Many in Washington are scratching their heads at the math because the general budgeting and accounting processes for bills are to pay for them over the same period as the expense, generally a 10-year budget cycle. Spending $2 trillion in 8-10 years and paying for it over 15 years isn’t adding up for the budget experts. There’s also some question if there is enough labor force and capital available to do everything they would like to do. The U.S. had a fully employed workforce and economy pre-pandemic with unemployment rates around 3.5%. When the economy fully reopens and unemployment edges back down, the increase in government spending on infrastructure projects will compete for labor. This could be good for the workforce and the economy but can also swing too far and cause wage inflation, higher expenses for businesses and greater inflation overall. The same holds true for the availability of capital and financing for the projects and the ancillary economic growth. Will demand for loans and financing push up interest rates? Not to be a nay-sayer or a downer, this is just something to consider and be watchful of.
Can the Biden Administration get the bill through Congress?
Right now, this is a proposal by the administration and is a long way from getting passed and becoming law. President Biden has tasked five of his cabinet members with selling the concept in Washington and across the country. Everyone likes the idea of infrastructure improvement but some think there are items in the plan that go beyond infrastructure and some think it doesn’t do enough. In addition, getting Republicans to agree with tax increases to corporations to pay for the plan is almost impossible.

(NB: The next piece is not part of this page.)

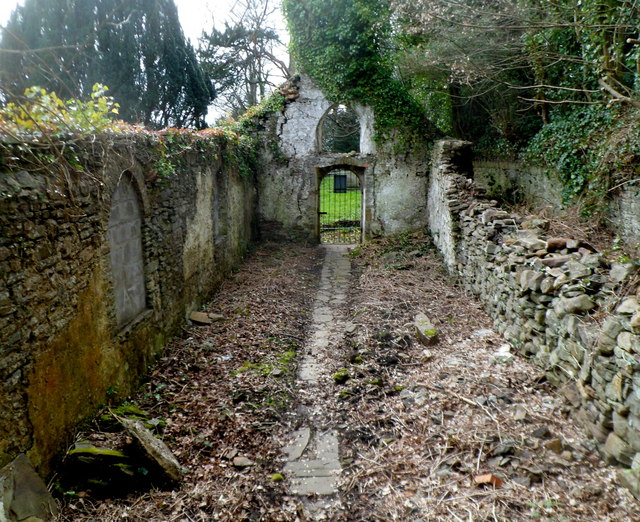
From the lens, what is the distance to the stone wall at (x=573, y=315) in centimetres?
343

The administration basically has three options to make this happen:
- Sell everyone on the idea and get enough agreement for it to get through Congress. Not very likely.
- Bipartisan effort and compromise on the size, scope and cost to get agreement from Republicans. This would be ideal and is possible but they may lose support from progressive Democrats as they win support from centrist Republicans.
- Use the budget reconciliation process like they did with the last Covid relief package to ram it through Congress on a partisan, party-line vote. They will need the support of all the Democrats and again, some Democrats think that this plan doesn’t do enough. Also, when using budget reconciliation, they lose the bipartisan support and effort that the President talked about during the election campaign and emphasized in his inauguration address.
There is pretty good consensus and support from across the country, and especially rural America, that we need to do more to our roads, bridges, electrical grid, broadband and other infrastructure. The big questions yet to be settled is how much do we do and how do we pay for it? Everyone should continue to watch this plan develop and unfold as it could be historic. We will continue to monitor it as well.